#### [Page extract]

=== Section Start ===

I think it  would help to put on mourning clothes, pour ashes over my head, tear my clothing, hire a group of professional mourners. It would signal to the world, I am in pain. I need time to deal with this. I’m not ok. I need you to be sad with me. I need you to join me in this pain instead of trying to pull me out of it. I need you to be angry with me over an injustice served, over a wounding that was given. 

 

What we need is to be able to sit and stay with our hardest emotions, and have people come and join us. 

 

And all of this reflection tells me what I must do to help this child. I must be angry with him. I must be sad with him. I must join him. And maybe, maybe we will heal together. 

 

Tears in Honor of You

It’s Tuesday evening. Time to write my blog for Wednesday. All afternoon I’ve been wondering what to write about. My mind circles around the thought and then instantly turns to something else. I think I’m going to read a bit more of my book. I think I’m going to practice piano a bit. I think I’m going to wash the dishes. And of course, the children are a constant presence of distraction, look at this mom, watch me mom, Mom he hit me, Mom I’m hungry. I allow myself to be distracted all day. And then, this evening I think, I need to go write my blog. And the thought comes to me, in order to write a blog, you have to think about something. Ah yes. There is the problem. I don’t want to think. Thinking is painful right now. A very good friend of mine’s grandbaby died this weekend. She was just a baby. A sweet wonderful baby. I didn’t know her, but I had heard all about her from her proud grandparents. I’d seen the occasional pictures scattered across Facebook. And I still feel paralyzed by the thought that such a loss has touched people that I know and love.

=== Section End ===

#### [Material supplied]
=== Section Start ===

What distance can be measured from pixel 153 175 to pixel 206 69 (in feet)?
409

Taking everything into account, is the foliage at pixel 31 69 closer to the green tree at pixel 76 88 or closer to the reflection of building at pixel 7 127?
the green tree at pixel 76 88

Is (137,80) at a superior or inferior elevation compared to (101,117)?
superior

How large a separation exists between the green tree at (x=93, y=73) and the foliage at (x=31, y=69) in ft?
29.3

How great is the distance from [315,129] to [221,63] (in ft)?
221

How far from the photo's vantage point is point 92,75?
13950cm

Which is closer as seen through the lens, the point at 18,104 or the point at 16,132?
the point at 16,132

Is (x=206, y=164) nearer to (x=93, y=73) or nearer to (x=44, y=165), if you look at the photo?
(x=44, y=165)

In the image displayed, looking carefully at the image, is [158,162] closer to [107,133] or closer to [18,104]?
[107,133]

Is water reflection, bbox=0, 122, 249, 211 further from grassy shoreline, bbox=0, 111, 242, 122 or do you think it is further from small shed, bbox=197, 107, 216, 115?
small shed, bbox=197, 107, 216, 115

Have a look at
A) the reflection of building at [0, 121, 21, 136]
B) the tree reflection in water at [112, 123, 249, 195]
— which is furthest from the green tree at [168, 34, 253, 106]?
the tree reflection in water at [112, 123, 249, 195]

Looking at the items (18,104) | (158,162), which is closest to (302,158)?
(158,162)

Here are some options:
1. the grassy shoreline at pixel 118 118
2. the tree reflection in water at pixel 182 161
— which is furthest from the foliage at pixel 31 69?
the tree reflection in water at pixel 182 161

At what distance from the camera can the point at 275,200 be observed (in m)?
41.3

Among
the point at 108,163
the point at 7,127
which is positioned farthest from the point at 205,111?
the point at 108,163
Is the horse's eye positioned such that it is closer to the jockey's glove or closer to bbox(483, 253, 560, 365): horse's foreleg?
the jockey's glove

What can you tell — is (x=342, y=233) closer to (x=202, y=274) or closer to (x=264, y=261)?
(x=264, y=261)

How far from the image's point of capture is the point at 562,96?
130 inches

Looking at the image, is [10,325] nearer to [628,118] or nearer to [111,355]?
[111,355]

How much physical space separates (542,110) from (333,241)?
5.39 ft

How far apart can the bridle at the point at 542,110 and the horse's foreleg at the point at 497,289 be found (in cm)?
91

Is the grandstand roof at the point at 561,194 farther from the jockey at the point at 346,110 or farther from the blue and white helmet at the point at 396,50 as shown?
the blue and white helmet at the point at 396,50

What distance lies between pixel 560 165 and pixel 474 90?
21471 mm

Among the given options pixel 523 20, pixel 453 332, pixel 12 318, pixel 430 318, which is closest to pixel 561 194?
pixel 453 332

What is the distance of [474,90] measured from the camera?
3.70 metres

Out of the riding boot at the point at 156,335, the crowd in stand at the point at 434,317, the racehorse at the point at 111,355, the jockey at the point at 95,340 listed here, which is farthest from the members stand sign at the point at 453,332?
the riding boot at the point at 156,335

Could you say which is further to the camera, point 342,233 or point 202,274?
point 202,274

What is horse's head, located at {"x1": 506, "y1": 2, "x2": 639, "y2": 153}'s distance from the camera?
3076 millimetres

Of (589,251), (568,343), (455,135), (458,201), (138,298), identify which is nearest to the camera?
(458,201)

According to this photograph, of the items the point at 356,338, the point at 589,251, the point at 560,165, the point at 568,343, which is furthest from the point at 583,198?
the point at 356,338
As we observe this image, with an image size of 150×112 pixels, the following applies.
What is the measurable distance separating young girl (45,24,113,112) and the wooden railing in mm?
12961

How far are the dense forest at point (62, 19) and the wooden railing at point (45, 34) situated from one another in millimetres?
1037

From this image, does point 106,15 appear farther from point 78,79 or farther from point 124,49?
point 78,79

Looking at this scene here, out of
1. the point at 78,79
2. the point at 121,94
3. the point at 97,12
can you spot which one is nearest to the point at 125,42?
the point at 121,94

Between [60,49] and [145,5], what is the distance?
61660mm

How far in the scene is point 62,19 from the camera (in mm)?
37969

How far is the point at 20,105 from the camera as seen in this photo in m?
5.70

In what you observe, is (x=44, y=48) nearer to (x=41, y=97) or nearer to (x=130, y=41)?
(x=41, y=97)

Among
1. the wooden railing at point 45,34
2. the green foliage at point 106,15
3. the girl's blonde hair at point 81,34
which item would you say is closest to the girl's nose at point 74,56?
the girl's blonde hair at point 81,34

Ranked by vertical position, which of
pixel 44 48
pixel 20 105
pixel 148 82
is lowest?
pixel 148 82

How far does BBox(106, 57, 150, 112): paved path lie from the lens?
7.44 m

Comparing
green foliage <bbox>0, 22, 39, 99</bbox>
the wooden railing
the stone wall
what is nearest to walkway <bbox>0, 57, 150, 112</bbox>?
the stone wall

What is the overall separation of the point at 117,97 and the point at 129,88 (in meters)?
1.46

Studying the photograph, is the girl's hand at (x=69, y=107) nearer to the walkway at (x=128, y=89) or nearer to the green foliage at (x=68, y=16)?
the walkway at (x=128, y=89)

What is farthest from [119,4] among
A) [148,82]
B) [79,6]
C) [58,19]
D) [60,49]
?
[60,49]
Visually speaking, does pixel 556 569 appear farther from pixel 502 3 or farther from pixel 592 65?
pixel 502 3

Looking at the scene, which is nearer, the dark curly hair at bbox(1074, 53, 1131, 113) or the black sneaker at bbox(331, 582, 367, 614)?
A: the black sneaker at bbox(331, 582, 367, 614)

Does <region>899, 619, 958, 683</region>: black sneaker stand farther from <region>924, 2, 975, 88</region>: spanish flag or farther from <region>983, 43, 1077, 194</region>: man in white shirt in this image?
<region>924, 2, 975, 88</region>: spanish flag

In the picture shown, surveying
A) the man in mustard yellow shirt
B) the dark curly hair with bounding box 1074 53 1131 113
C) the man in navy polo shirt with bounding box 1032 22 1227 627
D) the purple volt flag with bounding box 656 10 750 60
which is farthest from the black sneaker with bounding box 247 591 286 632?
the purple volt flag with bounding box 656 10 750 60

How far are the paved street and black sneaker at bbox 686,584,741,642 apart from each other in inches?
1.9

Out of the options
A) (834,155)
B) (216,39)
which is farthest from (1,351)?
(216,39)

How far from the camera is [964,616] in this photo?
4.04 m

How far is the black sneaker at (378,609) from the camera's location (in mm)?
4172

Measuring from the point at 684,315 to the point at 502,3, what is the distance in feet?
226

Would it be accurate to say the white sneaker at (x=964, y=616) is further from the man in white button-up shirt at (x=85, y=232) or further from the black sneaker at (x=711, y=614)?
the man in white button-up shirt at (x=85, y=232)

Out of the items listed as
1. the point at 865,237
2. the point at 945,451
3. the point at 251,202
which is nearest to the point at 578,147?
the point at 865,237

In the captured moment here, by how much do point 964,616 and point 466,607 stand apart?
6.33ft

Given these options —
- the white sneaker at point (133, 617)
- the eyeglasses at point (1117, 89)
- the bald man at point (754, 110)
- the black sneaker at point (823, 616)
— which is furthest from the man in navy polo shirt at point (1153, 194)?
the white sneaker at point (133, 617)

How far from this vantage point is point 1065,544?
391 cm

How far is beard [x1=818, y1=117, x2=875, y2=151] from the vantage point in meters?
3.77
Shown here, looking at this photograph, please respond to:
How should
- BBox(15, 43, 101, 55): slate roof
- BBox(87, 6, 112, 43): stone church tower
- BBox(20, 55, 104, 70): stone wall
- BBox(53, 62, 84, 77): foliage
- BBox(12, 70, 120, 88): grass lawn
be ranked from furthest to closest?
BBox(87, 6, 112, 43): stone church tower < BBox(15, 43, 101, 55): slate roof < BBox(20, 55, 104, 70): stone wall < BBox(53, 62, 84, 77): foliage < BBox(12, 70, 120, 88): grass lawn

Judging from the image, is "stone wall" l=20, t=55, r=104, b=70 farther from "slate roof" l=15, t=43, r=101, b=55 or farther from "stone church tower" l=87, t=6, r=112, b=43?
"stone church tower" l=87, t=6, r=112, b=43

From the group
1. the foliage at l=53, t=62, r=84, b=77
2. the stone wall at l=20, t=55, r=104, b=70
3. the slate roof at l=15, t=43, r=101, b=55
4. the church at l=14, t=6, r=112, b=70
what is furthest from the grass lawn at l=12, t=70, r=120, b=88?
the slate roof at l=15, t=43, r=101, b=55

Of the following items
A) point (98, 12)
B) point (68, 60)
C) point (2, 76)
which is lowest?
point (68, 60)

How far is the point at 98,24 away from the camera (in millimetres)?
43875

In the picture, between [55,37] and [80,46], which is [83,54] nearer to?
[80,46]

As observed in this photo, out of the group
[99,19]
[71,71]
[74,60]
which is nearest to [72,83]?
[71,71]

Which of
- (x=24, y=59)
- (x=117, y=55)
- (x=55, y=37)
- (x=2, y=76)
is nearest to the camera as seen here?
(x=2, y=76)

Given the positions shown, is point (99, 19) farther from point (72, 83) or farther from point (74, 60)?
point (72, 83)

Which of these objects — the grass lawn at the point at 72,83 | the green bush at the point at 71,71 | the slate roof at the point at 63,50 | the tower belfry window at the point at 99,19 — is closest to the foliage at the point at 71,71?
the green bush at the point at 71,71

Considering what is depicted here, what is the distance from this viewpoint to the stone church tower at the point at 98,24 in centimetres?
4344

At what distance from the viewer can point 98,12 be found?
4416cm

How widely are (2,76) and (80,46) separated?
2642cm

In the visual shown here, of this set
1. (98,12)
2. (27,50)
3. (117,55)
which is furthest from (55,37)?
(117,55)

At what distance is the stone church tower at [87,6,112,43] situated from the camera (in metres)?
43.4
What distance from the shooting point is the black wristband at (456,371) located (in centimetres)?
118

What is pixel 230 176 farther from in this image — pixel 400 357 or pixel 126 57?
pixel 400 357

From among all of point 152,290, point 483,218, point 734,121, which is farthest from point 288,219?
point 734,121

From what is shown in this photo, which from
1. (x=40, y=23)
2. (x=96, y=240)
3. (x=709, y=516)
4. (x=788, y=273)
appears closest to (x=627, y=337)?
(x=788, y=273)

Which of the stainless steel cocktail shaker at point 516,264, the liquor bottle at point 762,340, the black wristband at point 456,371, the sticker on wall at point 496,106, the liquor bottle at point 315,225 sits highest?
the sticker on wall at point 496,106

=== Section End ===

#### [What this exercise asks]
a) From the blog excerpt on grief, list the mourning gestures the writer imagines making to signal pain to the world.
b) In the blog excerpt on grief, on what evening does the writer sit down to write, and for which day is the post meant?
c) Pick up the blog excerpt on grief after its final sentence and write the next part in the same first-person voice.

#### [Answers to the problems]
a)
- Putting on mourning clothes
- Pouring ashes over the head
- Tearing clothing
- Hiring a group of professional mourners

b) Tuesday evening, for Wednesday.

c)
I don’t want to think because every time I let my mind focus on something, it comes back to this pain. Feeling pain and mourning are not things that I am good at. I am a missionary kid. I spent my entire childhood moving from one extreme place to another. Studies have been done on missionary kids and it seems to be a universal experience that we all struggle with mourning. We uproot so many times, have so many goodbyes to say to all that is familiar, and we rarely take the time to properly mourn all that we have lost. Mourning is painful. I think we naturally try to avoid pain. I know that for myself, my coping mechanism is to suppress it. Ignore it, push the thoughts down until they stop resurfacing. Drown it. Except that the pain doesn’t go away, it just lingers below the surface, waiting for a chance to reappear. And then it shows up in strange, unexpected places. Like the time I had my first miscarriage.

It happened while we were out of town, camping in another state. I was staying at a campsite in our camper with our children while my husband was working nearby, 14-16 hour days, working on a construction project. It was a couple weeks long project and the kids and I had gone with my husband so we wouldn’t be separated for so long. I was in a campground trying to take care of six children on my own and I miscarried. It was early on in the pregnancy. There wasn’t anything I could do. And I didn’t have time to mourn. I cried a little, but I was in shock and overwhelmed and trying to put a brave face on for my kids and my husband. And then, a month later, we were back home in Tennessee and I was sitting in church, the service had just ended and something snapped and I started sobbing. For a long time. And I am so relieved that this particular grief rose to the surface so I could properly mourn.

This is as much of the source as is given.